▸ **O QUE SE PEDE**:
Transcreva sem nenhuma alteração o trecho do texto sobre a visita a Mariana que vai de "Dela, da minha" até "dessa tal coleção...".

13/12/2013
(NÓS, EDUCADORES,
NOSSA SINA E NOSSAS DORES)
Realizando o antigo desejo – ir com a minha filha conhecer Mariana – chego àquele miolinho da antiga cidadezinha onde as igrejas se cumprimentam, uma defronte à outra, com um outro prédio da mesma época, bonito também, a compor a pracinha onde paramos o carro para olhar tudo com mais esmero e entusiasmo. Já havia estado ali algumas vezes antes, mas o sabor de agora era bem mais adocicado. A menina que, ainda adolescente, sempre cheia de vontade própria, não se animou a me acompanhar à cidadezinha mineira de nome igual ao seu, agora estava ali, mulher feita, acompanhando-me e ao irmão, na visita por mim tão ansiada.
Dela, da minha menina, posso dizer que, desde bem pequena, sempre teve o nariz arrebitado, não só na face, como na maneira de não se submeter às minhas vontades. Tudo tinha que ter um porquê, desde a minha sonhada ida, com ela, à sua cidade homônima, até a coleção que fiz de jornais, do dia em que ela nasceu até completar um ano, para que, mais tarde, pudesse entender, um pouco que fosse, o ano em que veio ao mundo. E olhe que aquele fora um ano de muitos acontecimentos de suma importância – a luta pela anistia, a primeira greve do magistério aqui do Rio pós 64, o ABC fazendo renascer o movimento operário, coisas em que sua mãe estivera engajada e sobre as quais queria que tomasse conhecimento mais adiante... E ela sempre quis saber o motivo das coisas, inclusive dessa tal coleção...

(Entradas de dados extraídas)
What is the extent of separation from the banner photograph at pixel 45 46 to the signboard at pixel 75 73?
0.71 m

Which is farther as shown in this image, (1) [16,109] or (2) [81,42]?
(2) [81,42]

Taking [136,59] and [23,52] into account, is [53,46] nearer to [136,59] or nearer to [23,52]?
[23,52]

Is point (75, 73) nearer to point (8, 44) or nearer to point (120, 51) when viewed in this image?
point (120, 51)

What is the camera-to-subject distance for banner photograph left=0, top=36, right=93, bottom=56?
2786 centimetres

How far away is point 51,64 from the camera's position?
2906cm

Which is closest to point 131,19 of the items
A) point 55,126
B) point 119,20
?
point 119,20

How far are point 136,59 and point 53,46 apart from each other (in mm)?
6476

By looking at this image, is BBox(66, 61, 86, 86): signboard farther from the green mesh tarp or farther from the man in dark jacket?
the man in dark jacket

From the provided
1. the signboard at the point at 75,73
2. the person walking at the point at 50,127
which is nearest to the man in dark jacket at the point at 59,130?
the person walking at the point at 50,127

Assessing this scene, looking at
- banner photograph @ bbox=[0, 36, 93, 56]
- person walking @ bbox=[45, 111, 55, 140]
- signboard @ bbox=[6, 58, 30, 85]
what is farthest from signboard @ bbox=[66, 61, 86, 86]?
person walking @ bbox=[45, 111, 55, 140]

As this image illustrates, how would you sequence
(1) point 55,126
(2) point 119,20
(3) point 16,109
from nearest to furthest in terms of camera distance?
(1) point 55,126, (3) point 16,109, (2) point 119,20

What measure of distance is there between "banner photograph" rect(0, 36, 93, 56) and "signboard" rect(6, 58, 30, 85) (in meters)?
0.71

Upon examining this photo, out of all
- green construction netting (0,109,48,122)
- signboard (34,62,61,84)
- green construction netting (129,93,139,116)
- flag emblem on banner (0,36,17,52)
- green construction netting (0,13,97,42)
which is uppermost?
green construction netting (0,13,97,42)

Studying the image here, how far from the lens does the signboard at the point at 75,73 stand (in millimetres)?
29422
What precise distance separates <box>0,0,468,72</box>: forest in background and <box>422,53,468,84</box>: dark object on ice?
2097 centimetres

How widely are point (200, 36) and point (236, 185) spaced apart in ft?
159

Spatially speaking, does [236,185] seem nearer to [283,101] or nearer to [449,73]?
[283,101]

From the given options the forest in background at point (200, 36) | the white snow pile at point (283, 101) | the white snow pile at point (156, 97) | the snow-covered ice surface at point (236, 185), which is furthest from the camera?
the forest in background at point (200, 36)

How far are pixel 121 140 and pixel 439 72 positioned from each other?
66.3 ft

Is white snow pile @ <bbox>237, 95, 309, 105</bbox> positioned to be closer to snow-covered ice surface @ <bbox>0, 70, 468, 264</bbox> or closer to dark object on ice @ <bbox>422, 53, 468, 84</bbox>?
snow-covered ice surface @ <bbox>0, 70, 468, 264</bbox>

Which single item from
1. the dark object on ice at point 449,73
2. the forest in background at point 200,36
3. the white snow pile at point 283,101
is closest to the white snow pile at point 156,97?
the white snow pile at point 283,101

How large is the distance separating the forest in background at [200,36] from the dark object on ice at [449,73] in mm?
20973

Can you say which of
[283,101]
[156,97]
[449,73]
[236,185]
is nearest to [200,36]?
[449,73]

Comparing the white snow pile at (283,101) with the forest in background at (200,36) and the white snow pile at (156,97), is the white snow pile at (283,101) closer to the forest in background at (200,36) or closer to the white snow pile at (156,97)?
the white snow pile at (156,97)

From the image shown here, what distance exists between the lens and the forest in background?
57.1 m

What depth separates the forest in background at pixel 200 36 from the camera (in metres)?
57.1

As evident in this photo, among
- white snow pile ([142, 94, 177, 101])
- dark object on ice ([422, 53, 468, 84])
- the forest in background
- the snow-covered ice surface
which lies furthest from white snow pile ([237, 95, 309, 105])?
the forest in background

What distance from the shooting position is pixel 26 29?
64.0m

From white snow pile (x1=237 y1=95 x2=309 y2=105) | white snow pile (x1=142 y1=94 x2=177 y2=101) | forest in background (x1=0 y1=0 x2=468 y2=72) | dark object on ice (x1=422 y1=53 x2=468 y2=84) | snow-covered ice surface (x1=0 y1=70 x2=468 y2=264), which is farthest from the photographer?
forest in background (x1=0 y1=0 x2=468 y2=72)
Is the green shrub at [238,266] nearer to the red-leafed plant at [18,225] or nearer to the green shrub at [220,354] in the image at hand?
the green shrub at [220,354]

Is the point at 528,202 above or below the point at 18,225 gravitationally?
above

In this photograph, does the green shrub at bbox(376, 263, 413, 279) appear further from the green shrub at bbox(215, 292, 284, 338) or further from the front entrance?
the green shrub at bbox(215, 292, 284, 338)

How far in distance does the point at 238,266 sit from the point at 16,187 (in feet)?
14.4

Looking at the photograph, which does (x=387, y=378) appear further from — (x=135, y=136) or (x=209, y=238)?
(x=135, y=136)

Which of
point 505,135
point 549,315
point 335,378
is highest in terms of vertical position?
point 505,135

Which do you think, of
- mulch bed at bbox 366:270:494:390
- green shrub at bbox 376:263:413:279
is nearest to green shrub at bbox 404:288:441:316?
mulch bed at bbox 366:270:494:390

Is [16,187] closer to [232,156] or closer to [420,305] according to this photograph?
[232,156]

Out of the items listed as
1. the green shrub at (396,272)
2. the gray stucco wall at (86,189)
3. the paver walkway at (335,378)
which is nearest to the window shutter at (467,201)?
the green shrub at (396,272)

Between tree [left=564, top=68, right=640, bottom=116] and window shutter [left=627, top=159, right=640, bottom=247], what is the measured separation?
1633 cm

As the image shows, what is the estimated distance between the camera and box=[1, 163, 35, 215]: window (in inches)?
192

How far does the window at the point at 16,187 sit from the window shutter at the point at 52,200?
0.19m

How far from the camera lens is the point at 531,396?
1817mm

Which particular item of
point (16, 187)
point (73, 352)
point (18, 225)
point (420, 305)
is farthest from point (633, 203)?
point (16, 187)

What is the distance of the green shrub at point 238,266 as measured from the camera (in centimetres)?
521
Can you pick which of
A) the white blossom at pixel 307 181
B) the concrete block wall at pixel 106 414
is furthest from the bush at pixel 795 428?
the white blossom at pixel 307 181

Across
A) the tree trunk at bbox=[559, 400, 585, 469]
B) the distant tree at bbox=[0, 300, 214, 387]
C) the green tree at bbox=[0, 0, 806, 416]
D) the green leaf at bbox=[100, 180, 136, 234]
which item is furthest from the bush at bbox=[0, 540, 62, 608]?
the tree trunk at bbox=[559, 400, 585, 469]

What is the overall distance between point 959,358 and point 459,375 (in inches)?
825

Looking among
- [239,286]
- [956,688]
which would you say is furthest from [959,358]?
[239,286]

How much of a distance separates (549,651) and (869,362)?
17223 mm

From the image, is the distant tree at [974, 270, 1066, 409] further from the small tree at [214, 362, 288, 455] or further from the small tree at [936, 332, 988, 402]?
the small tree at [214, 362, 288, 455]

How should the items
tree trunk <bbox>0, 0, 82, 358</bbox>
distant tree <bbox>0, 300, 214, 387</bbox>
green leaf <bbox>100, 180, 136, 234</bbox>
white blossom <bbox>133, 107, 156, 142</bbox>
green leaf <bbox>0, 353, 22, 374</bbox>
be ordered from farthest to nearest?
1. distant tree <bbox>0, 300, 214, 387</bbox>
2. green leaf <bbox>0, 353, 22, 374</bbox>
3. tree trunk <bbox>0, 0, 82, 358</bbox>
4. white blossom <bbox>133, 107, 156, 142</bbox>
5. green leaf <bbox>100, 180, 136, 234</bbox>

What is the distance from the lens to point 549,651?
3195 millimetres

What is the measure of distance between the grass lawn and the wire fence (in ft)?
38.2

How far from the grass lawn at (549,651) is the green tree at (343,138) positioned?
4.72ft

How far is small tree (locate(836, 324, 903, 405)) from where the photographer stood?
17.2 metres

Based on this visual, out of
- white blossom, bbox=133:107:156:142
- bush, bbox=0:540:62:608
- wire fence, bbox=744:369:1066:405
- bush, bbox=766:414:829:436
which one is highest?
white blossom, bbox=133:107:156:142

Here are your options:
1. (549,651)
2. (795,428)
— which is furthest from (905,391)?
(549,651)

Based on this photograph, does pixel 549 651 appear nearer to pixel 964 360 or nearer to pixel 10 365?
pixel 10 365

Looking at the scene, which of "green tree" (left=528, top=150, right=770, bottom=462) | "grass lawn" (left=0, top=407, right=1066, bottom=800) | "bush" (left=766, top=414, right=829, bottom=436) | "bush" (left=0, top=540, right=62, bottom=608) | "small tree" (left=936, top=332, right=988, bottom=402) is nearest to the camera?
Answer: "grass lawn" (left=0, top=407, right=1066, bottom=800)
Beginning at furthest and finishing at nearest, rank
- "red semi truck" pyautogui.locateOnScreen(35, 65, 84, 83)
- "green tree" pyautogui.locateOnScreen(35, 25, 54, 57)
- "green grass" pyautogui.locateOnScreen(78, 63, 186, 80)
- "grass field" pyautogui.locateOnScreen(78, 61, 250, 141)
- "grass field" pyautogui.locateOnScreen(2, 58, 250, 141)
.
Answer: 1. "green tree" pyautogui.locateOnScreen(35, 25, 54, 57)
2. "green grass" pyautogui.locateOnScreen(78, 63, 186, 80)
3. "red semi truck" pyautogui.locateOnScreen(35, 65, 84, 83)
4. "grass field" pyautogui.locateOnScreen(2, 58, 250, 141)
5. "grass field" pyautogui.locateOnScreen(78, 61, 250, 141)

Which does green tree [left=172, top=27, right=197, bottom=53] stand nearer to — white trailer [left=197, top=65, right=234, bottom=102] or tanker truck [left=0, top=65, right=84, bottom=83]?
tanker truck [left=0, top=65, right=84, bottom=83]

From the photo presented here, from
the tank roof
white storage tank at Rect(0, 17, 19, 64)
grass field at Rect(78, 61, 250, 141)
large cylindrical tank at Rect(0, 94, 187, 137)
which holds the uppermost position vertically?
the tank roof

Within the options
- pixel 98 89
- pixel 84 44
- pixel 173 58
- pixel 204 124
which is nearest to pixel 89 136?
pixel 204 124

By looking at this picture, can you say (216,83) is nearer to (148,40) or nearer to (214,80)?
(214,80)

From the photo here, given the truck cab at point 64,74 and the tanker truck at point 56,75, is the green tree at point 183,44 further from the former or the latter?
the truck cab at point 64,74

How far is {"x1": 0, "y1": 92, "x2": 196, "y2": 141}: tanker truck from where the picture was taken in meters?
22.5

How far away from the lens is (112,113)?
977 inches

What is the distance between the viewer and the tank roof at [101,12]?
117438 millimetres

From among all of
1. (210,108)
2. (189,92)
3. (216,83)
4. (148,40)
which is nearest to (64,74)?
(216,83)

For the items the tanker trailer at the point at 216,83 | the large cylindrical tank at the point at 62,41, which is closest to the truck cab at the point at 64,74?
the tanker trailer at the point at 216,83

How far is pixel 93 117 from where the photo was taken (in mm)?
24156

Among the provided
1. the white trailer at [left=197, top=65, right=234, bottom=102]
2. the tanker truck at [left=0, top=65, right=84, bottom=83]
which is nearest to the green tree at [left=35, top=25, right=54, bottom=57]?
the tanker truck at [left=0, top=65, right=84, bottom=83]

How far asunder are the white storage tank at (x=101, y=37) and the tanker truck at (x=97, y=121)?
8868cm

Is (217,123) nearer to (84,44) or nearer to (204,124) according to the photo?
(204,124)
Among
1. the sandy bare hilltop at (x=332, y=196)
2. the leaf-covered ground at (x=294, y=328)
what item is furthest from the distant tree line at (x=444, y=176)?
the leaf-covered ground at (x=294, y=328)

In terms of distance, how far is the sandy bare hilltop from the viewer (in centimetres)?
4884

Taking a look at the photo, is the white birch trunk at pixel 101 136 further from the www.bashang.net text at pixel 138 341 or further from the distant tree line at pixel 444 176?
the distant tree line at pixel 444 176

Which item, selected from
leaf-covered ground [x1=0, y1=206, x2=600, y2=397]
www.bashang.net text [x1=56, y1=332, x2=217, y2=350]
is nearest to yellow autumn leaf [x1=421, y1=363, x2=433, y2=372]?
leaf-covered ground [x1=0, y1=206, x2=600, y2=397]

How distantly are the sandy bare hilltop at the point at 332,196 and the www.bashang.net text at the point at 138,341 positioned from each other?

▸ **RESPOSTA DO EXERCÍCIO**:
Dela, da minha menina, posso dizer que, desde bem pequena, sempre teve o nariz arrebitado, não só na face, como na maneira de não se submeter às minhas vontades. Tudo tinha que ter um porquê, desde a minha sonhada ida, com ela, à sua cidade homônima, até a coleção que fiz de jornais, do dia em que ela nasceu até completar um ano, para que, mais tarde, pudesse entender, um pouco que fosse, o ano em que veio ao mundo. E olhe que aquele fora um ano de muitos acontecimentos de suma importância – a luta pela anistia, a primeira greve do magistério aqui do Rio pós 64, o ABC fazendo renascer o movimento operário, coisas em que sua mãe estivera engajada e sobre as quais queria que tomasse conhecimento mais adiante... E ela sempre quis saber o motivo das coisas, inclusive dessa tal coleção...